*GOAL OF THE EXERCISE:* Could you format the stretch from the row containing "At what distance" through the end of the rows as a Markdown table with the columns Index and Entry, numbering each line and leaving out blank lines?

*DATASET:*

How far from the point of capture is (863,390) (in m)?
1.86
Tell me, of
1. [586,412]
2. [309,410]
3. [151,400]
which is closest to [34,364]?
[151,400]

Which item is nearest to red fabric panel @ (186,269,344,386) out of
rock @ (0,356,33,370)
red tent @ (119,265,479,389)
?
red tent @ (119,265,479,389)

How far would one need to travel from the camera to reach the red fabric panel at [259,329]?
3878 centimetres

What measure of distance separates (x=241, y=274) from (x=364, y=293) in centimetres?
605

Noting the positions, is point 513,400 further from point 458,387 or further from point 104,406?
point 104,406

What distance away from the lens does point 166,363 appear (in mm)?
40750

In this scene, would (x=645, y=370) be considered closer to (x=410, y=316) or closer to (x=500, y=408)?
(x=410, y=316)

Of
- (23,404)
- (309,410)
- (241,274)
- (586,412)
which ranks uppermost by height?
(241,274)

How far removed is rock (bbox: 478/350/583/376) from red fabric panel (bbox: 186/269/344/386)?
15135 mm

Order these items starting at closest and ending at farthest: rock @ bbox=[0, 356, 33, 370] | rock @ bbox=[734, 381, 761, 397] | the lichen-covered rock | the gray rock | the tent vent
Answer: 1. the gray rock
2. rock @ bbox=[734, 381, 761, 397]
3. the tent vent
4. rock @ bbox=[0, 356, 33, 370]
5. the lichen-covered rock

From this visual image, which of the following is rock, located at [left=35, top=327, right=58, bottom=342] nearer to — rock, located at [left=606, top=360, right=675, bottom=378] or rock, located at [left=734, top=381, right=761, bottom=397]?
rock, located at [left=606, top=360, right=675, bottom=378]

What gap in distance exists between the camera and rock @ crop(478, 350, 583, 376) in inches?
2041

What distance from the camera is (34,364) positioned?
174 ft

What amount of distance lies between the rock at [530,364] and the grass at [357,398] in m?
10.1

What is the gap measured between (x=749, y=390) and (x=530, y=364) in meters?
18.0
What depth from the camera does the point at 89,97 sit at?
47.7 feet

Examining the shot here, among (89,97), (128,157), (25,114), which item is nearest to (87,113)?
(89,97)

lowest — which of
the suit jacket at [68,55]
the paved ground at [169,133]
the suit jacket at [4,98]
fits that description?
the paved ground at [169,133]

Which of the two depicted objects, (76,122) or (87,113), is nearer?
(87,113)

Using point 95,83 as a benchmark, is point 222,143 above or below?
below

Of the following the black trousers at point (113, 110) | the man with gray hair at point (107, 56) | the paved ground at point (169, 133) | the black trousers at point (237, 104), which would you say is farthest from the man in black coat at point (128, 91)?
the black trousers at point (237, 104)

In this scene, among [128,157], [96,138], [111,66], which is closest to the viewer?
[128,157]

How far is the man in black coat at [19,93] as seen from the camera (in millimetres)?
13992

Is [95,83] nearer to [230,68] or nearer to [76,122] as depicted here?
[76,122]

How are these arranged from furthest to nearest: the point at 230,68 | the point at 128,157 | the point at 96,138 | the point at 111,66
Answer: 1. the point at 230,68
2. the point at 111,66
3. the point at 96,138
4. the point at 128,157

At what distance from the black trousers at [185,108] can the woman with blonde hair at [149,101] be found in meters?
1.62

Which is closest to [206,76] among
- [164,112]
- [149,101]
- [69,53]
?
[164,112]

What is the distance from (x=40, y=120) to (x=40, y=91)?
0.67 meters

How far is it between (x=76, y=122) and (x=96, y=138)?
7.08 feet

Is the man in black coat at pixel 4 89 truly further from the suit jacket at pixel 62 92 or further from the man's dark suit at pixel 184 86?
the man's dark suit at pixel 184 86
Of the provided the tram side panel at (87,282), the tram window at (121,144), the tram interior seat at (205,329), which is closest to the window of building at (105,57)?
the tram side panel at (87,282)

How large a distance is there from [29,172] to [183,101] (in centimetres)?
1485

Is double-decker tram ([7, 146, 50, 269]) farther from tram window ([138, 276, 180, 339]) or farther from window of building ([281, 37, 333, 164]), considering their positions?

*RESPONSE FOR THIS EXERCISE:*
| Index | Entry |
|---|---|
| 1 | At what distance from the black trousers at [185,108] can the woman with blonde hair at [149,101] be found in meters? |
| 2 | 1.62 |
| 3 | Which is closest to [206,76] among |
| 4 | - [164,112] |
| 5 | - [149,101] |
| 6 | - [69,53] |
| 7 | ? |
| 8 | [164,112] |
| 9 | What is the distance from (x=40, y=120) to (x=40, y=91)? |
| 10 | 0.67 meters |
| 11 | How far is it between (x=76, y=122) and (x=96, y=138)? |
| 12 | 7.08 feet |
| 13 | Is the man in black coat at pixel 4 89 truly further from the suit jacket at pixel 62 92 or further from the man's dark suit at pixel 184 86? |
| 14 | the man's dark suit at pixel 184 86 |
| 15 | Of the provided the tram side panel at (87,282), the tram window at (121,144), the tram interior seat at (205,329), which is closest to the window of building at (105,57)? |
| 16 | the tram side panel at (87,282) |
| 17 | How large a distance is there from [29,172] to [183,101] (in centimetres)? |
| 18 | 1485 |
| 19 | Is double-decker tram ([7, 146, 50, 269]) farther from tram window ([138, 276, 180, 339]) or farther from window of building ([281, 37, 333, 164]), considering their positions? |